(Beginning of DATA IN THIS EXERCISE)

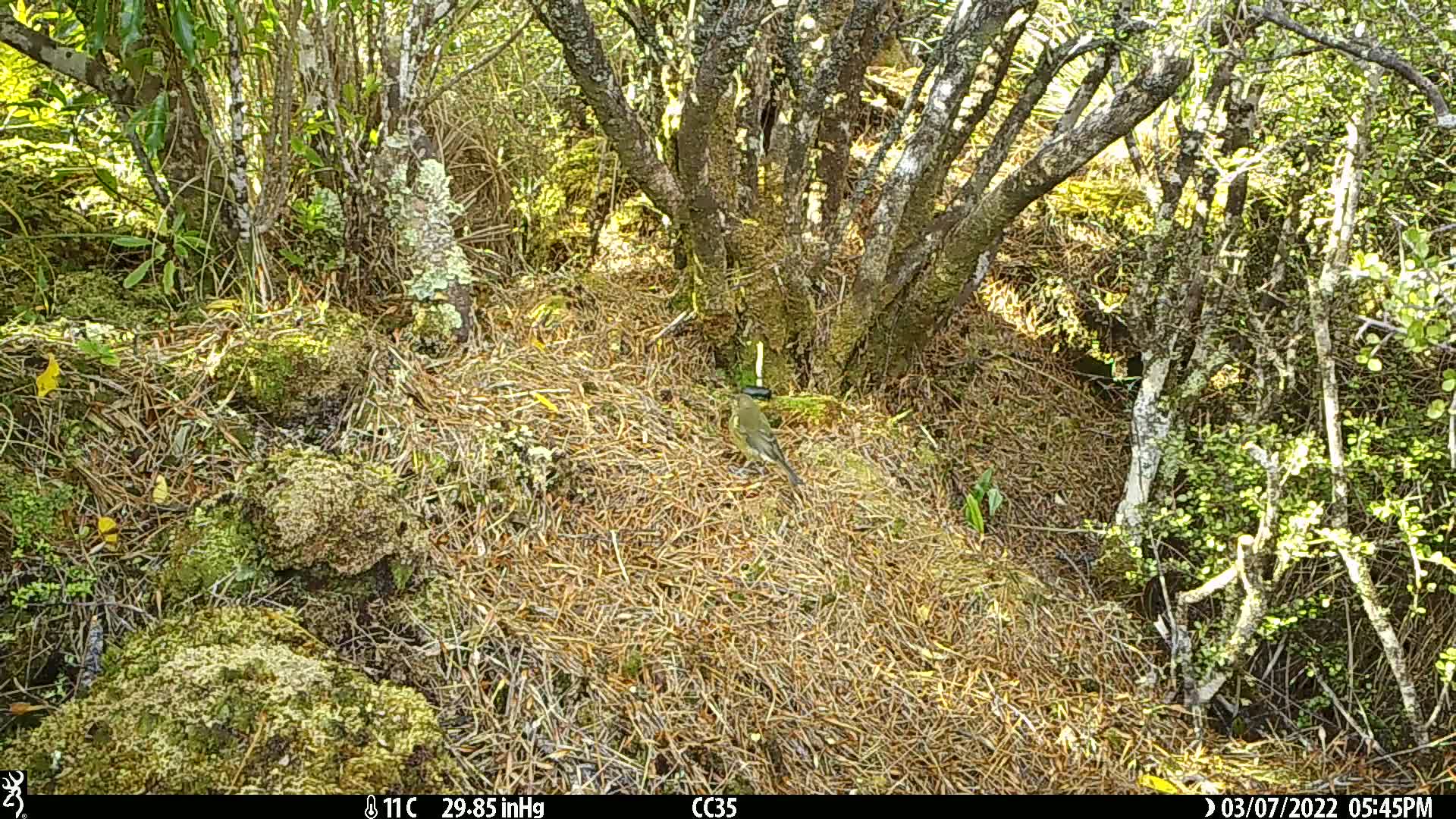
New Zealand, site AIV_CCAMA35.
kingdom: Animalia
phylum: Chordata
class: Aves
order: Passeriformes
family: Meliphagidae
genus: Anthornis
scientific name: Anthornis melanura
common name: new zealand bellbird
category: bellbird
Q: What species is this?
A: Bellbird (new zealand bellbird) (Anthornis melanura).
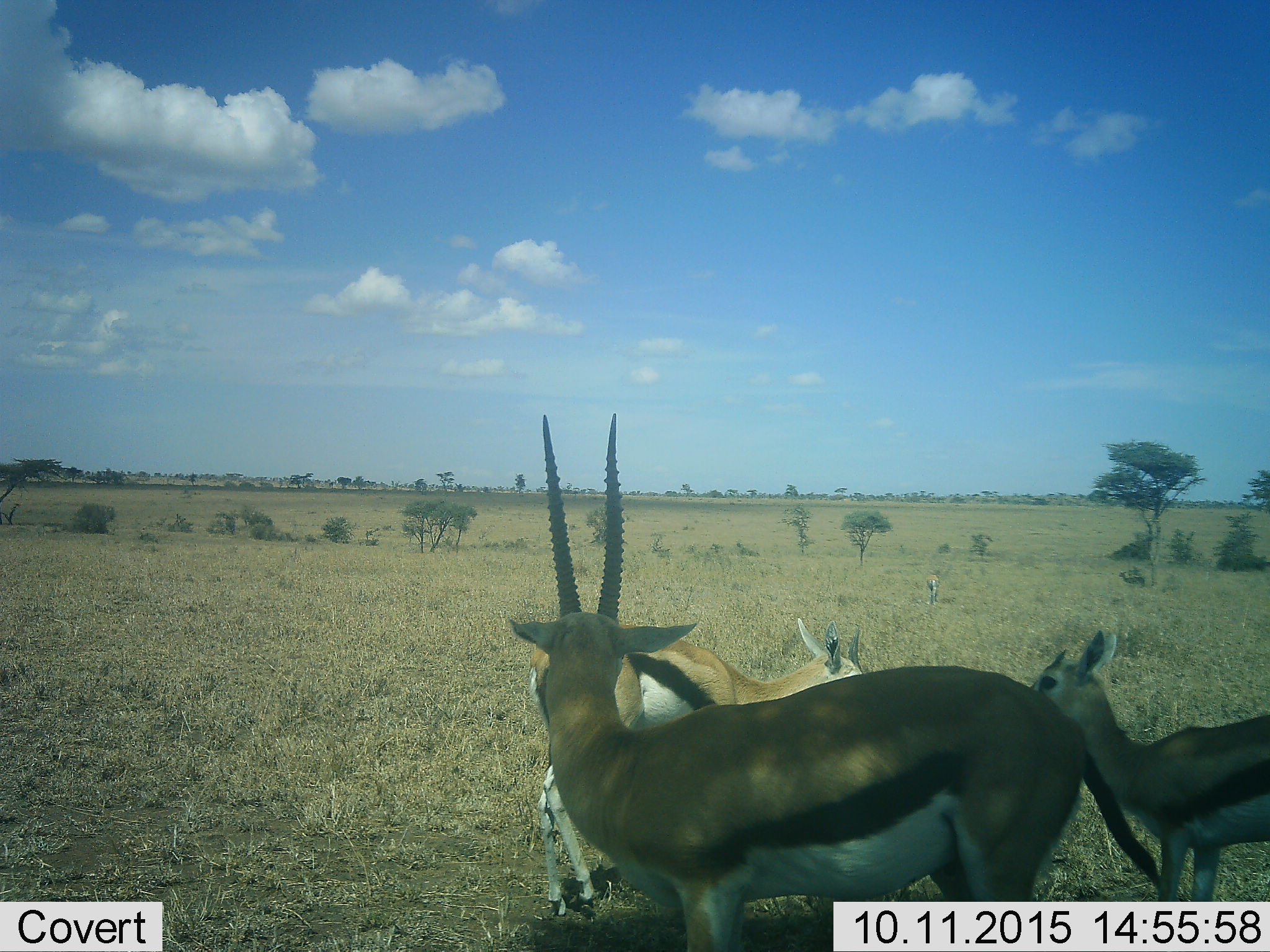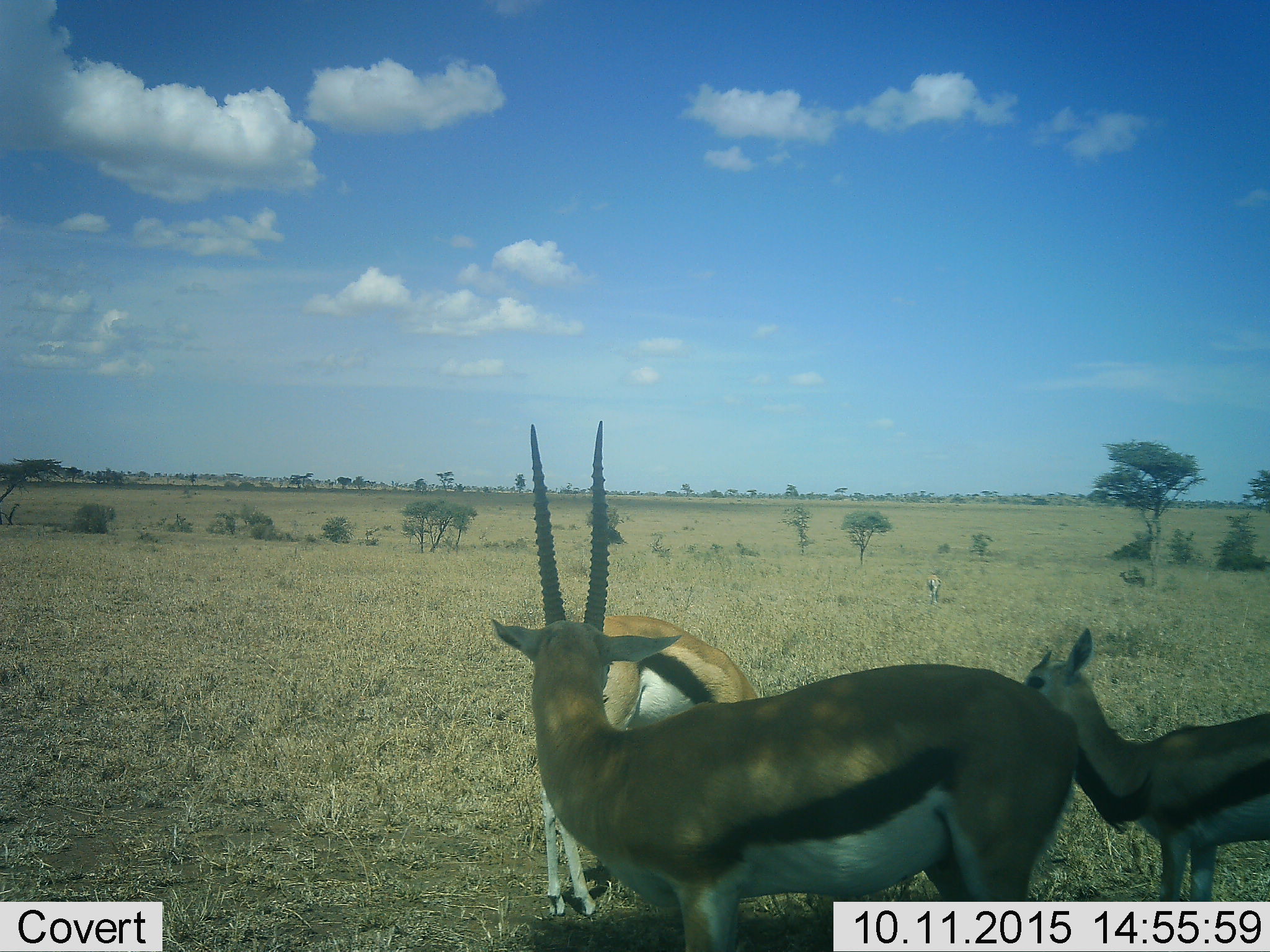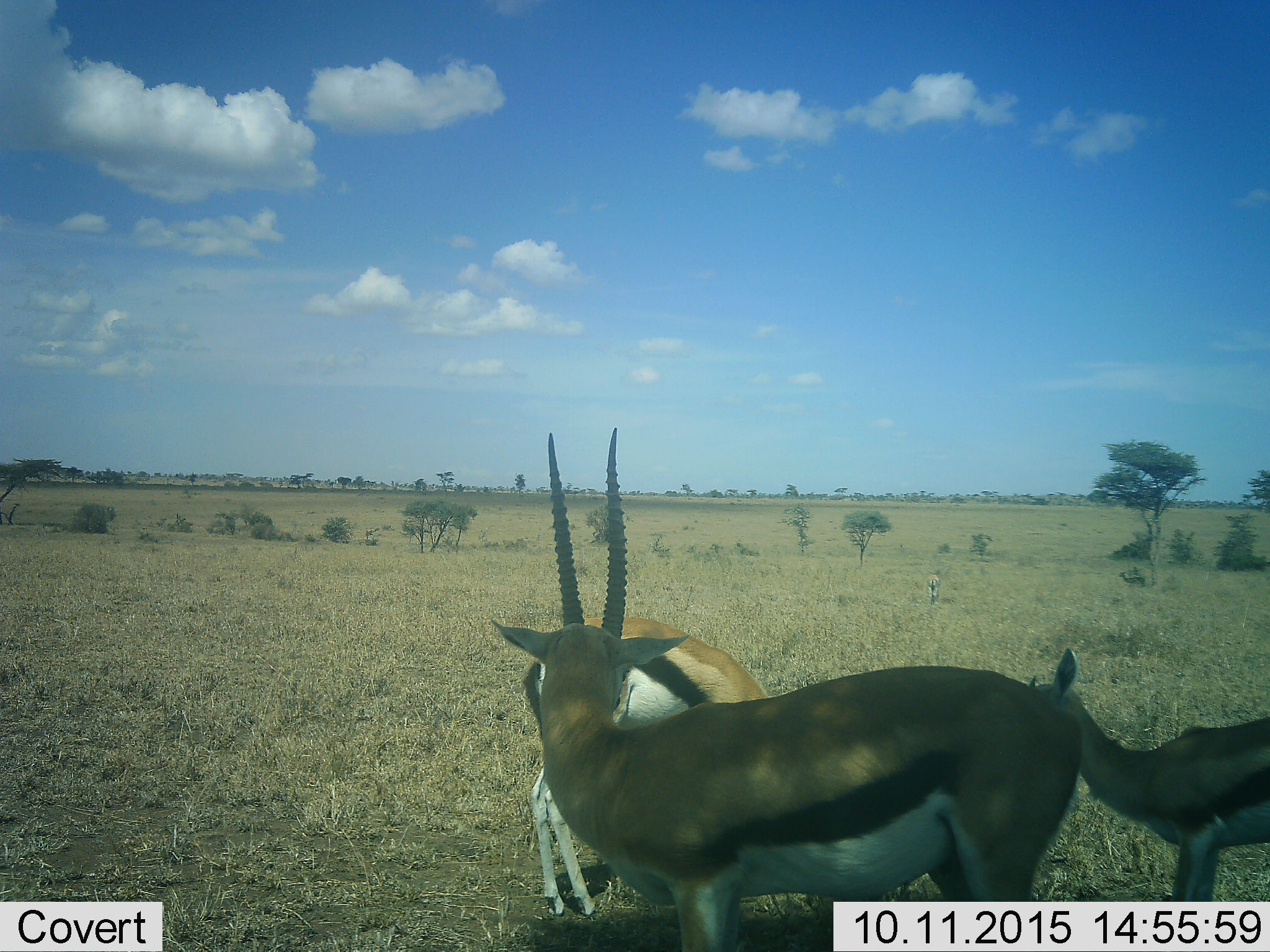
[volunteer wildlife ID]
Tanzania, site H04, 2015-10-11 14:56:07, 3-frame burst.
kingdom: Animalia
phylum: Chordata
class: Mammalia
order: Artiodactyla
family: Bovidae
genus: Eudorcas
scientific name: Eudorcas thomsonii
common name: thomson's gazelle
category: gazellethomsons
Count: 4.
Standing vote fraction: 100%.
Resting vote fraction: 14%.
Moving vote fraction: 29%.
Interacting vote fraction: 14%.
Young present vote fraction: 57%.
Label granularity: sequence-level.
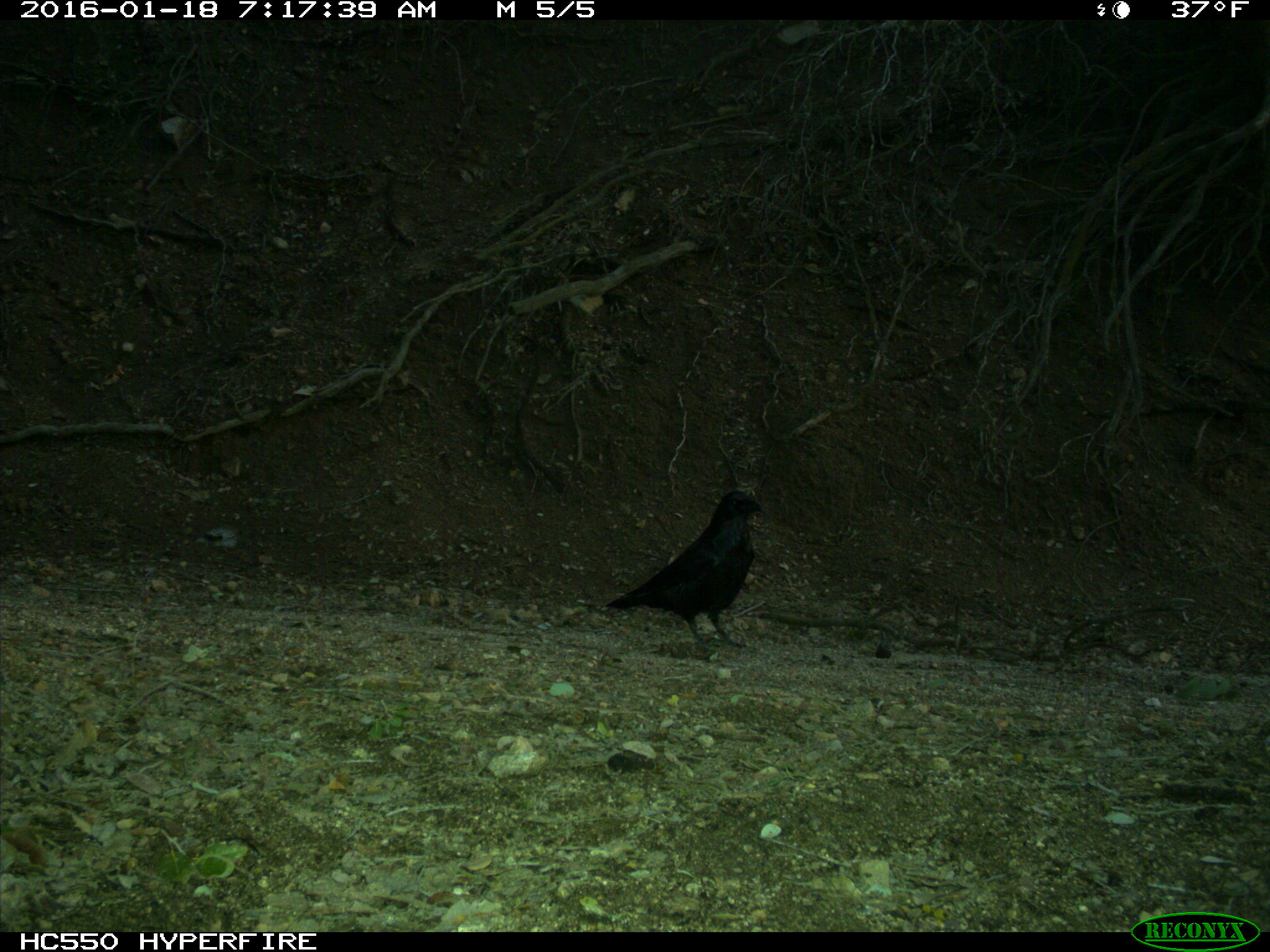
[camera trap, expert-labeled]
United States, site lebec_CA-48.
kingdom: Animalia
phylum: Chordata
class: Aves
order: Passeriformes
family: Corvidae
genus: Corvus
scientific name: Corvus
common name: crows and ravens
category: unidentified corvus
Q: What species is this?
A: Unidentified corvus (crows and ravens) (Corvus).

(End of DATA IN THIS EXERCISE)

Reproduce each entry exactly, without the pictures.

New Zealand, site AIV_CCAMA35.
kingdom: Animalia
phylum: Chordata
class: Aves
order: Passeriformes
family: Meliphagidae
genus: Anthornis
scientific name: Anthornis melanura
common name: new zealand bellbird
category: bellbird
Q: What species is this?
A: Bellbird (new zealand bellbird) (Anthornis melanura).
[volunteer wildlife ID]
Tanzania, site H04, 2015-10-11 14:56:07, 3-frame burst.
kingdom: Animalia
phylum: Chordata
class: Mammalia
order: Artiodactyla
family: Bovidae
genus: Eudorcas
scientific name: Eudorcas thomsonii
common name: thomson's gazelle
category: gazellethomsons
Count: 4.
Standing vote fraction: 100%.
Resting vote fraction: 14%.
Moving vote fraction: 29%.
Interacting vote fraction: 14%.
Young present vote fraction: 57%.
Label granularity: sequence-level.
[camera trap, expert-labeled]
United States, site lebec_CA-48.
kingdom: Animalia
phylum: Chordata
class: Aves
order: Passeriformes
family: Corvidae
genus: Corvus
scientific name: Corvus
common name: crows and ravens
category: unidentified corvus
Q: What species is this?
A: Unidentified corvus (crows and ravens) (Corvus).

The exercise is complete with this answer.